Enfim, chegou o dia do casamento. A igreja repleta de convidados. Todos os pormenores da festa – a realizar-se no salão nobre de um dos mais conceituados hotéis do Rio de Janeiro – já haviam sido repassados. A cerimônia fora marcada para às 17 horas e já passava das 17:30 e ninguém tinha notícias dele.
Às 18:00 horas – a noiva, meticulosamente, programara-se para um pontual atraso de uma hora – estaciona na porta da igreja uma limousine prata. Ela desce linda, maquiagem irretocável, vestido desenhado por famoso estilista da cidade. Todos os fotógrafos a postos. Mas até então, nenhum sinal do noivo.
Já eram quase 19:00 horas quando ele apareceu. O pai dela tentou puxar-lhe pelo braço, os olhos fumegantes de cólera, mas ele desvencilhou-se com uma destreza inabitual. Com o rosto lívido e a voz incrivelmente serena, anunciou a todos os convidados que não haveria cerimônia alguma, mas que a programação da festa seria mantida. Era uma festa de casamento, mas sem casamento.

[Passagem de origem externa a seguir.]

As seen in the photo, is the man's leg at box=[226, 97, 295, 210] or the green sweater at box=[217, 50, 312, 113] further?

O pai dela – cardíaco e hipertenso – tentou agredi-lo, mas foi contido pelos convidados, enquanto a mãe, aos prantos, soluçava e espinafrava o quase genro: “Sempre lhe disse... minha filha... que os advogados não prestavam... e que os escritores... esse bando de doidivanas... são todos uns irresponsáveis!”. Os padrinhos de casamento – os mesmos amigos em comum que lhes apresentaram na bendita festa, do bendito Prosecco – pareciam desconcertados.
Mas para surpresa de todos os presentes, ela decidiu-se a ir a sua própria festa de casamento, mesmo não tendo havido casamento. Os convidados, como não poderia ser diferente, ávidos por uma “boca livre”, logo aprumaram-se na direção do salão, que ficava a menos de 15 minutos do local. E o motorista da limousine prata, embora um tanto impaciente – ainda tinha mais duas noivas para transportar naquela noite – aproveitou para dar uma carona aos quase casados até a porta do hotel, já que ainda restavam 20 minutos para se encerrar o período de aluguel do veículo.
Música ao vivo, buffet, um bolo de três andares e... Prosecco para todos os convidados. Fotos do casal eram exibidas em um telão imenso, já que ninguém havia se lembrado de avisar aos responsáveis pelo cerimonial que não havia tido casamento algum. A música favorita dos noivos – ainda eram noivos! – era tocada a exaustão, enquanto as pessoas dançavam e nem mais se lembravam que não havia tido casamento.
Até que foi anunciada a valsa dos noivos. Um clarão abriu-se no salão e os convidados pareceram recuperar temporariamente a consciência acerca dos últimos acontecimentos. Parentes entreolharam-se. Ouviu-se os primeiros acordes.
Compelidos por uma atração inexplicável, aproximaram-se. Estacionada na frente dele, mirou-lhe no fundo dos olhos. Ele, compungido. Ela, resignada. Foi quando que, inesperadamente, num movimento brusco, ela desferiu-lhe uma bofetada. A aliança, que ainda ostentava no anelar da mão direita, provocou-lhe um lanho na face. Ele, permissivo. Ela, realizada. E valsaram pelo resto da noite, que só terminou quando se lembraram que tinham vôo marcado para lua de mel: a lua de mel do casamento que nunca houve.
P.S.: Os nomes dos personagens foram mantidos em sigilo, por se tratarem de pessoas públicas que gozam de boa reputação na cidade do Rio de Janeiro.